How they've shifted over time
Both H2020 projects began in 2016, so there is no meaningful temporal evolution to track — the institution entered EU research simultaneously in two quite different clinical areas: rare cancer immunotherapy and digital stroke rehabilitation. What the keyword contrast does reveal is a dual clinical identity: one grounded in oncology and experimental therapy (dendritic cells, mesothelioma), the other in rehabilitation medicine and patient-facing digital tools. Whether either direction has deepened since 2016 cannot be determined from the available data.
With only two projects both launched in 2016 and no subsequent EU activity visible in the data, it is unclear whether this hospital has continued in either direction — a potential collaborator should verify their current research programme directly.
How they like to work
This hospital has never led an H2020 project — it entered both projects as a supporting actor (once as participant, once as third party), which is typical for clinical institutions providing patient access rather than driving research agendas. The 21 consortium partners across 10 countries suggest the projects themselves were mid-to-large, but the hospital's own footprint within them was modest. Working with them likely means engaging a clinical department head to provide patient cohorts, clinical data, or protocol validation rather than a dedicated EU projects office.
Across two projects, the hospital has touched 21 unique partners in 10 countries — a breadth that reflects the consortium compositions of the projects they joined rather than their own networking activity. No geographic concentration is evident from the data.
What sets them apart
What sets this institution apart is its multi-speciality hospital structure — oncology, cardiology, and paediatrics under one organisational umbrella — which means a single consortium agreement can potentially access multiple clinical departments. For a consortium needing Italian clinical validation in oncology or neurology-rehabilitation, they offer a credible academic hospital in the Marche region, a geography less saturated with consortium partners than Milan or Rome. However, their EU research track record is thin, so a partner would need to assess their current research capacity directly.

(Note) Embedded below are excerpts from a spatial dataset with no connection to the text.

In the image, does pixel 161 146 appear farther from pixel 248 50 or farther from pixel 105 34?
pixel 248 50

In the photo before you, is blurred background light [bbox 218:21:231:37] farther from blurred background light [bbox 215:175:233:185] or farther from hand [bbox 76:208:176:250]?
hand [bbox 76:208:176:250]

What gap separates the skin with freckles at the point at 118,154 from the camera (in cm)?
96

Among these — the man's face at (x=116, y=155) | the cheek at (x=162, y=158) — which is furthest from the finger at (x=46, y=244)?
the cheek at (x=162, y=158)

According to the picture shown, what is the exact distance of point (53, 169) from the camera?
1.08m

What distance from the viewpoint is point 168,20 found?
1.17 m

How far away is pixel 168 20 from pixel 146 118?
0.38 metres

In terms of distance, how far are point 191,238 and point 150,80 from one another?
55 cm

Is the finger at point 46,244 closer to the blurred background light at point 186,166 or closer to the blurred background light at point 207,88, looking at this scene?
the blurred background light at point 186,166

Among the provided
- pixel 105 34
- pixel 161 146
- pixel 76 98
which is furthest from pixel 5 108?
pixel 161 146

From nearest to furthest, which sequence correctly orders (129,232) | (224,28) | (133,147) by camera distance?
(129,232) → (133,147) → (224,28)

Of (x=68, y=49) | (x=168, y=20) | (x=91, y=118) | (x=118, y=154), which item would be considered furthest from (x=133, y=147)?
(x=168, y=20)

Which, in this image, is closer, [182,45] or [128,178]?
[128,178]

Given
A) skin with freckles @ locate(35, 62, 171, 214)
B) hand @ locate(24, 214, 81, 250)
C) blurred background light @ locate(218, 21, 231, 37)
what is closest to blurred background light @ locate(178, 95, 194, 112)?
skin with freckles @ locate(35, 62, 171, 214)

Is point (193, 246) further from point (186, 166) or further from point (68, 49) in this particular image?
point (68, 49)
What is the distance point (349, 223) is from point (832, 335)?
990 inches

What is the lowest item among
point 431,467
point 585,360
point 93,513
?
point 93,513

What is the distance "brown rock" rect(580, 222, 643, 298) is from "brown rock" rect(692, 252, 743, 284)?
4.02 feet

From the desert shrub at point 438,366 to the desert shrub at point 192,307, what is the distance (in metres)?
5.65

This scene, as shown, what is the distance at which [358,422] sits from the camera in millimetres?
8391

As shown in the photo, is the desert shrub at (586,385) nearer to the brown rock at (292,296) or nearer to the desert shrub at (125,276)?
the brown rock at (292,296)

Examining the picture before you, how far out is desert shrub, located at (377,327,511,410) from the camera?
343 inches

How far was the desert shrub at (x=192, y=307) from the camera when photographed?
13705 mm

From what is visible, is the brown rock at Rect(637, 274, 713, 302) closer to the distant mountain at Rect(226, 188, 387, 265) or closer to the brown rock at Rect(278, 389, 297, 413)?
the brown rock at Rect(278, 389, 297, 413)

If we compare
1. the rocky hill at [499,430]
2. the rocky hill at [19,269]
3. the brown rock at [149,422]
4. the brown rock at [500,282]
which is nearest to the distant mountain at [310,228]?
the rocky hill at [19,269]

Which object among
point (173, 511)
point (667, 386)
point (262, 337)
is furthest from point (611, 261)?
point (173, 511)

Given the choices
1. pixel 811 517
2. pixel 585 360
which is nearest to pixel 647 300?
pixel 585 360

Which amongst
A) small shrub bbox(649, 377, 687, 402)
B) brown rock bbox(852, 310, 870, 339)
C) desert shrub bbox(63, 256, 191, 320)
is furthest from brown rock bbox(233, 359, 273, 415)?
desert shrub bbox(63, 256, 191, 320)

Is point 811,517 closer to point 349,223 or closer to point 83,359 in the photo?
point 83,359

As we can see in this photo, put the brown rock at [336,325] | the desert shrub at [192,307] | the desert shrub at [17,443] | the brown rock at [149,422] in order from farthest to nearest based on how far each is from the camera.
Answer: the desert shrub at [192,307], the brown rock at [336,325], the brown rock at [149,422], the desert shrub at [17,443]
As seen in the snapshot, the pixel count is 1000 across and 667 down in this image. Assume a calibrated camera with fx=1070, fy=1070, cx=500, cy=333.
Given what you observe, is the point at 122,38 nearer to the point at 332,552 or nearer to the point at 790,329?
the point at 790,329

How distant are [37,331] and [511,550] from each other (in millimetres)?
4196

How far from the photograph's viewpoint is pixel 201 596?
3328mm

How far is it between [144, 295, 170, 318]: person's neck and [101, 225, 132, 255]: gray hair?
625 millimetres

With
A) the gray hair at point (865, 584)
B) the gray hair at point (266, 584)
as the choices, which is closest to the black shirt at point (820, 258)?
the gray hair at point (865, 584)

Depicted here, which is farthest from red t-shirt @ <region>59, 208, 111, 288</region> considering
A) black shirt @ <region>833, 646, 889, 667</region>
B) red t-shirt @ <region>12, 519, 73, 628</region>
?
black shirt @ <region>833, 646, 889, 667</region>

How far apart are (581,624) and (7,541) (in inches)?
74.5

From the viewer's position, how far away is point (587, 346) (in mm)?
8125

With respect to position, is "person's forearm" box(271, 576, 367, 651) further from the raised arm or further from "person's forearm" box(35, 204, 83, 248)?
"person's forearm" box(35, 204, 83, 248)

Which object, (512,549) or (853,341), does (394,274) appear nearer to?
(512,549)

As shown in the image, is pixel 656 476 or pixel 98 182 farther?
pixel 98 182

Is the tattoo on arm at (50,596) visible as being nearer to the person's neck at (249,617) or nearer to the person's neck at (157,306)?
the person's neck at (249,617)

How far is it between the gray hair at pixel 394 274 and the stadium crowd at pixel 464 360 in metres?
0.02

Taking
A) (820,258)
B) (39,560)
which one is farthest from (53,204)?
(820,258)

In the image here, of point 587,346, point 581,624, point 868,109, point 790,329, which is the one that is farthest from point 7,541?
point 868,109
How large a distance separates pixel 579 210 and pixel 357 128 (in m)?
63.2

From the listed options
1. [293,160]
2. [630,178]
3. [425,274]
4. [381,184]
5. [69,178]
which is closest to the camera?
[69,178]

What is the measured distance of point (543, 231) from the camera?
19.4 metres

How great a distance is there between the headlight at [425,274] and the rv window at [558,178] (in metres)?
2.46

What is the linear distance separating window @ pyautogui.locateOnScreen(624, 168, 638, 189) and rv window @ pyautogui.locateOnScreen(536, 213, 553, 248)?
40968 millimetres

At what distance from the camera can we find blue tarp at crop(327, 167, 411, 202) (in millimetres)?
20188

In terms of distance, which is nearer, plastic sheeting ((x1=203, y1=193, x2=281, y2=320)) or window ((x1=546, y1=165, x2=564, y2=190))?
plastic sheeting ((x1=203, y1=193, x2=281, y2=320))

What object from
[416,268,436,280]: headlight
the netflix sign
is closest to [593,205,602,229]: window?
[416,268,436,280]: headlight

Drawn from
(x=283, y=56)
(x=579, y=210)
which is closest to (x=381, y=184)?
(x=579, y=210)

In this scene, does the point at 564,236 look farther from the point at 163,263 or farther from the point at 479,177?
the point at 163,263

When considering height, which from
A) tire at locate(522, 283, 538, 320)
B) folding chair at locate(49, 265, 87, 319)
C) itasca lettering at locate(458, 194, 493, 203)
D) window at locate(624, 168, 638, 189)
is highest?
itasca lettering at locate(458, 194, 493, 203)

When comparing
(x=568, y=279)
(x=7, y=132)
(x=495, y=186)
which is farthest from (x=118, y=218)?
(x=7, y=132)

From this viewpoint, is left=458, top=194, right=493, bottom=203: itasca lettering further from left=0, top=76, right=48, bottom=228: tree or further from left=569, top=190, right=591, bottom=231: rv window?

Highlights from their portfolio
- MAGICThe only project where they received EC funding (EUR 158,043), focused on mobile-assisted stroke rehabilitation — an applied digital health use case with direct patient impact.
- H2020MM04Involvement in a dendritic-cell immunotherapy trial for malignant mesothelioma, a rare and aggressive cancer, signals access to specialist oncology clinical expertise even without direct EC funding.